Instructions to follow: Every record must be retyped as it stands.

Data supplied:

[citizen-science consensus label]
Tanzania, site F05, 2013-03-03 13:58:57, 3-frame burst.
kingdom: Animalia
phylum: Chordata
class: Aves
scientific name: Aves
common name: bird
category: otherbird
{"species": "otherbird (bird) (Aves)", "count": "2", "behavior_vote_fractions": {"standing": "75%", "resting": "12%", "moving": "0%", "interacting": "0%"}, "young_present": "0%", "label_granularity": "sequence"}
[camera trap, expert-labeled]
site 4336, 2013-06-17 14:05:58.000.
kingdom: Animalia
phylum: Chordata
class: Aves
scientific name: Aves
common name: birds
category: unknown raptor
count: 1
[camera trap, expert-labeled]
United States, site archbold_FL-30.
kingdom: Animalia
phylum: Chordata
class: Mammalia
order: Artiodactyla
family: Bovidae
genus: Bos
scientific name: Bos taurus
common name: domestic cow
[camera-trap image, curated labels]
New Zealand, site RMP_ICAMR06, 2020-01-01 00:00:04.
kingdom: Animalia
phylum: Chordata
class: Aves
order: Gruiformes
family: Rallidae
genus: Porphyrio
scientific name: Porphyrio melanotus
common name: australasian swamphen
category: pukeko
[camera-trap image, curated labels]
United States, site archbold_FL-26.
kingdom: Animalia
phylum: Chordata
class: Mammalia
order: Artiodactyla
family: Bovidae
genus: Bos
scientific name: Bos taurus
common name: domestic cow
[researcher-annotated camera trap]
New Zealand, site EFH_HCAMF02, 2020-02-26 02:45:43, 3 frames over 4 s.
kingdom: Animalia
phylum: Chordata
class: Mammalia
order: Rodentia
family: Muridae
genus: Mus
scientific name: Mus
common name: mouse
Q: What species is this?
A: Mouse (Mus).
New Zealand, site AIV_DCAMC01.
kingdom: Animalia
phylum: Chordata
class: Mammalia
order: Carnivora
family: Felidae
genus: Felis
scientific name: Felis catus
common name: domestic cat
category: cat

Expected answer:
[citizen-science consensus label]
Tanzania, site F05, 2013-03-03 13:58:57, 3-frame burst.
kingdom: Animalia
phylum: Chordata
class: Aves
scientific name: Aves
common name: bird
category: otherbird
{"species": "otherbird (bird) (Aves)", "count": "2", "behavior_vote_fractions": {"standing": "75%", "resting": "12%", "moving": "0%", "interacting": "0%"}, "young_present": "0%", "label_granularity": "sequence"}
[camera trap, expert-labeled]
site 4336, 2013-06-17 14:05:58.000.
kingdom: Animalia
phylum: Chordata
class: Aves
scientific name: Aves
common name: birds
category: unknown raptor
count: 1
[camera trap, expert-labeled]
United States, site archbold_FL-30.
kingdom: Animalia
phylum: Chordata
class: Mammalia
order: Artiodactyla
family: Bovidae
genus: Bos
scientific name: Bos taurus
common name: domestic cow
[camera-trap image, curated labels]
New Zealand, site RMP_ICAMR06, 2020-01-01 00:00:04.
kingdom: Animalia
phylum: Chordata
class: Aves
order: Gruiformes
family: Rallidae
genus: Porphyrio
scientific name: Porphyrio melanotus
common name: australasian swamphen
category: pukeko
[camera-trap image, curated labels]
United States, site archbold_FL-26.
kingdom: Animalia
phylum: Chordata
class: Mammalia
order: Artiodactyla
family: Bovidae
genus: Bos
scientific name: Bos taurus
common name: domestic cow
[researcher-annotated camera trap]
New Zealand, site EFH_HCAMF02, 2020-02-26 02:45:43, 3 frames over 4 s.
kingdom: Animalia
phylum: Chordata
class: Mammalia
order: Rodentia
family: Muridae
genus: Mus
scientific name: Mus
common name: mouse
Q: What species is this?
A: Mouse (Mus).
New Zealand, site AIV_DCAMC01.
kingdom: Animalia
phylum: Chordata
class: Mammalia
order: Carnivora
family: Felidae
genus: Felis
scientific name: Felis catus
common name: domestic cat
category: cat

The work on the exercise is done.